What you need to do | Transcribe the records that follow in their entirety, omitting any pictures.

Short descriptive text snippets |

______

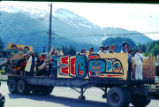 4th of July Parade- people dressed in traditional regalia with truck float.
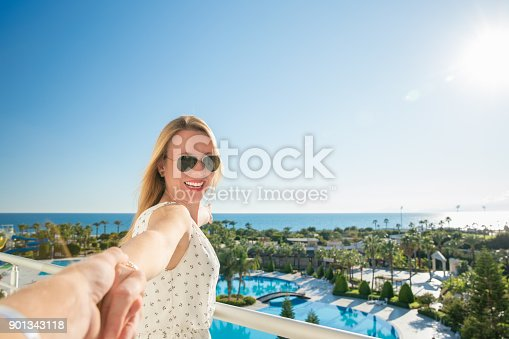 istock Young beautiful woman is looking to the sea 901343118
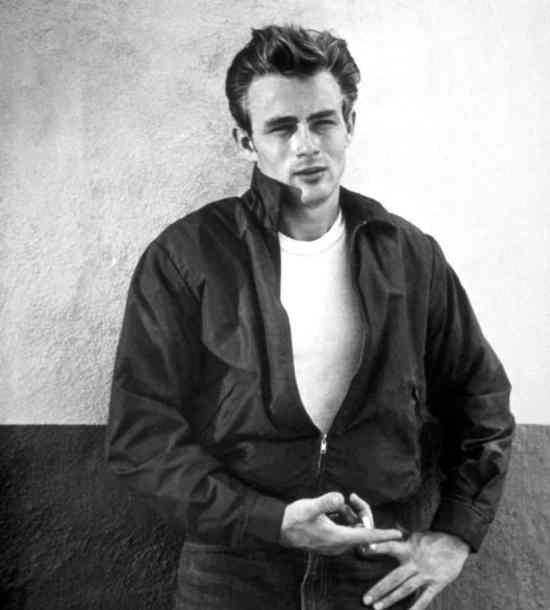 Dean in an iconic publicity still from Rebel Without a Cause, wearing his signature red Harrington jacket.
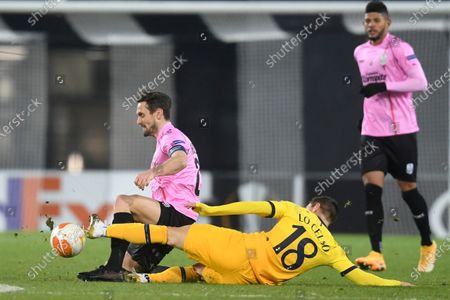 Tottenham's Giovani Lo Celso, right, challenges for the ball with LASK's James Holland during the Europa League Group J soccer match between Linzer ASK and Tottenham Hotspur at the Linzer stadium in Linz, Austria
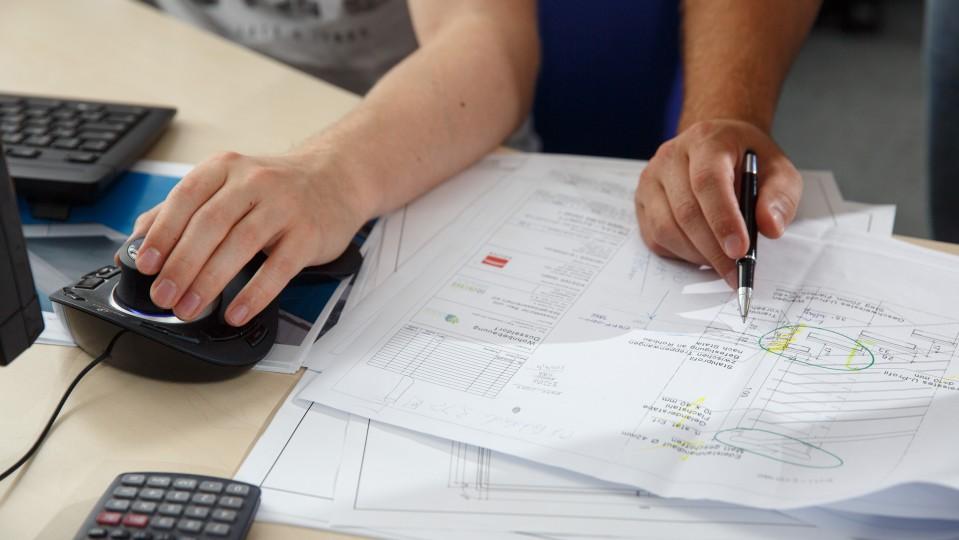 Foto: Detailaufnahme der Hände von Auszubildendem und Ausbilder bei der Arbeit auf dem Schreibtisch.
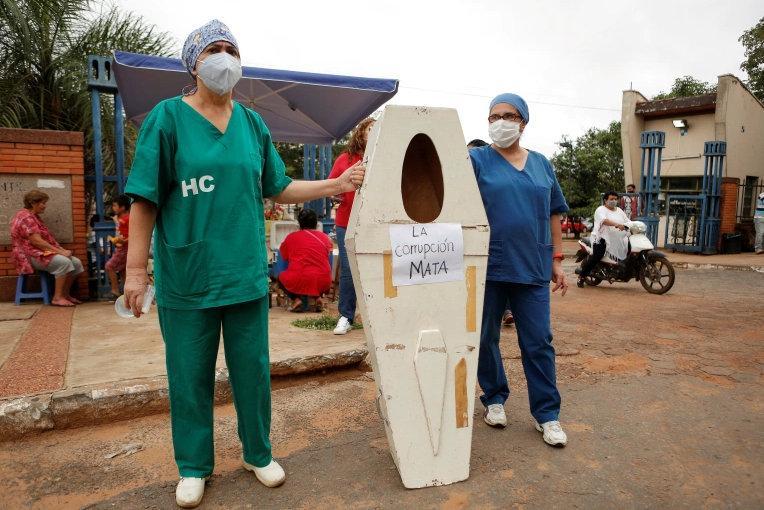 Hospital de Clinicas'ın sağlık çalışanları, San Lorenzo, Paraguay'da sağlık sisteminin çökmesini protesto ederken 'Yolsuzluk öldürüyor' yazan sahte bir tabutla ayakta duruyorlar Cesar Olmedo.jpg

______

Solution to this exercise |
 4th of July Parade- people dressed in traditional regalia with truck float.
 istock Young beautiful woman is looking to the sea 901343118
 Dean in an iconic publicity still from Rebel Without a Cause, wearing his signature red Harrington jacket.
 Tottenham's Giovani Lo Celso, right, challenges for the ball with LASK's James Holland during the Europa League Group J soccer match between Linzer ASK and Tottenham Hotspur at the Linzer stadium in Linz, Austria
 Foto: Detailaufnahme der Hände von Auszubildendem und Ausbilder bei der Arbeit auf dem Schreibtisch.
 Hospital de Clinicas'ın sağlık çalışanları, San Lorenzo, Paraguay'da sağlık sisteminin çökmesini protesto ederken 'Yolsuzluk öldürüyor' yazan sahte bir tabutla ayakta duruyorlar Cesar Olmedo.jpg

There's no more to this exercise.